Dieppe présente un bâti d’une grande hétérogénéité, fruit de plusieurs siècles d’histoire urbaine entrecoupés par la reconstruction d’après-guerre. Entre les immeubles balnéaires du front de mer, les maisons de pêcheurs du Pollet, le pavillonnaire des plateaux de Neuville et Janval, et les copropriétés des années 1960-70, chaque typologie réagit différemment au climat normand. Un avis technique généraliste passe souvent à côté de ces nuances locales.
Faire appel à un expert bâtiment Dieppe permet d’obtenir un diagnostic indépendant, argumenté et opposable. L’expert observe, mesure, instrumente quand c’est nécessaire, puis rédige un rapport circonstancié qui qualifie la pathologie, propose des hypothèses causales et chiffre l’ordre de grandeur des reprises. Ce document devient la pièce maîtresse d’une négociation avec l’assurance, d’un compromis avec un vendeur, ou d’une procédure judiciaire le cas échéant.

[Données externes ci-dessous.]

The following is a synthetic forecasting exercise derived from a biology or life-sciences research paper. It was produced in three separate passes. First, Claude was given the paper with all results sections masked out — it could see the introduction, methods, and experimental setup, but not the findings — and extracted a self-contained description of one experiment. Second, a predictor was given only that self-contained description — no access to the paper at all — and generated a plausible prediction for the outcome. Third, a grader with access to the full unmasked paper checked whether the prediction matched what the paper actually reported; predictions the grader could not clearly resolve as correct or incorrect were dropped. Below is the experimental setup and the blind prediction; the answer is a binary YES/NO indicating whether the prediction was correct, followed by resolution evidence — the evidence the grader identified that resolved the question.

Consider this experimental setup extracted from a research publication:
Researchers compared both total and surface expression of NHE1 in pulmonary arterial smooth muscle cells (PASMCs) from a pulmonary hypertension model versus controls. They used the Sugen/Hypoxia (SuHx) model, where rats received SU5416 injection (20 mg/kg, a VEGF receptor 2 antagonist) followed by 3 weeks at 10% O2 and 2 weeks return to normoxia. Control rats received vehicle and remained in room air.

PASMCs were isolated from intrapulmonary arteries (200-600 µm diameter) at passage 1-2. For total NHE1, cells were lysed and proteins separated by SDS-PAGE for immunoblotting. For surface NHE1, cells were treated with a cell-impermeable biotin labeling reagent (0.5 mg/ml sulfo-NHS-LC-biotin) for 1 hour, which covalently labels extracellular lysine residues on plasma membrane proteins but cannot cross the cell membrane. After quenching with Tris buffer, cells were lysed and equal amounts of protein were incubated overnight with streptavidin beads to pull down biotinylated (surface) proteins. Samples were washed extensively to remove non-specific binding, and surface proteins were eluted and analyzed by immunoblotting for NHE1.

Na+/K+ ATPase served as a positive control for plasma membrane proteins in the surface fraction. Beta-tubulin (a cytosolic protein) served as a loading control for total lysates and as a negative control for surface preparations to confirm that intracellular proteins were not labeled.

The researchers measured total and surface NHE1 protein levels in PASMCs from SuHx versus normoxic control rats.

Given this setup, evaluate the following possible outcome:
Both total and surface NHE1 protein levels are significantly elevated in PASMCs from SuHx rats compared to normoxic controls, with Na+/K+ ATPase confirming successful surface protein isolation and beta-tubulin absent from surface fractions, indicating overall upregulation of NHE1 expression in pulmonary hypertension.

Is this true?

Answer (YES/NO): NO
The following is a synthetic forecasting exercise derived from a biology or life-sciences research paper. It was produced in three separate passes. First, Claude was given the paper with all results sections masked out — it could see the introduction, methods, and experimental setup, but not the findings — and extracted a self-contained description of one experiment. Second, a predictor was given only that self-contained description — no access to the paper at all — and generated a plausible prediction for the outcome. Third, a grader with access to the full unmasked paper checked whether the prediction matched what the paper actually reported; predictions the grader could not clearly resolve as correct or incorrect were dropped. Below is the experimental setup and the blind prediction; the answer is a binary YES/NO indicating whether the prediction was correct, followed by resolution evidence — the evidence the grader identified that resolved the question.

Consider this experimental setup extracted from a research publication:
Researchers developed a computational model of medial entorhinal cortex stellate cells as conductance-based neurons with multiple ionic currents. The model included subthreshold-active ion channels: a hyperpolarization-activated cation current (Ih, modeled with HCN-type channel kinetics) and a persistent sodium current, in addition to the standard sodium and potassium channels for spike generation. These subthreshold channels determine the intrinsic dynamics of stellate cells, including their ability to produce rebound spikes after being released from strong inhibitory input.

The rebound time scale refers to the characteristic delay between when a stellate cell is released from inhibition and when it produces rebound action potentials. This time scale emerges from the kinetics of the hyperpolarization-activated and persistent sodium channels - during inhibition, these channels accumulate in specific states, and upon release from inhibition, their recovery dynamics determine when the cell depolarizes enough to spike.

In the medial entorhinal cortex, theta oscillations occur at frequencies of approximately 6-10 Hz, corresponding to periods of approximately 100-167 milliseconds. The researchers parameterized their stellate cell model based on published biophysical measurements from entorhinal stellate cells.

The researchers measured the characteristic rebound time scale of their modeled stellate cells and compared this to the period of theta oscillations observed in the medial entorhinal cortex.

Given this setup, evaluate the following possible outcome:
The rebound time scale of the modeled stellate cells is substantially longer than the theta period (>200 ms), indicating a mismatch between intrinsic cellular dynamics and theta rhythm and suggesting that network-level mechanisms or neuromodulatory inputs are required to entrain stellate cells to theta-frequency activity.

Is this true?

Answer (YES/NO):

Avec 28 496 habitants et un prix médian des appartements de 1 055 €/m² selon les données DVF, Dieppe reste un marché accessible où la rentabilité d’une expertise est rapidement perceptible : éviter un achat grevé de désordres ou obtenir une indemnisation conforme représente plusieurs années de loyers.
Le climat océanique de la côte d’Albâtre soumet le bâti dieppois à des contraintes particulières : pluviométrie soutenue, vents dominants chargés d’embruns chlorurés, alternance gel-dégel et forte hygrométrie. Sur les façades exposées plein nord-ouest, les enduits se dégradent prématurément, les bardages bois grisaillent vite et les ferronneries développent une corrosion accélérée. Les infiltrations en pied de mur et les remontées capillaires sont monnaie courante dans les rez-de-chaussée anciens du Pollet ou du centre historique.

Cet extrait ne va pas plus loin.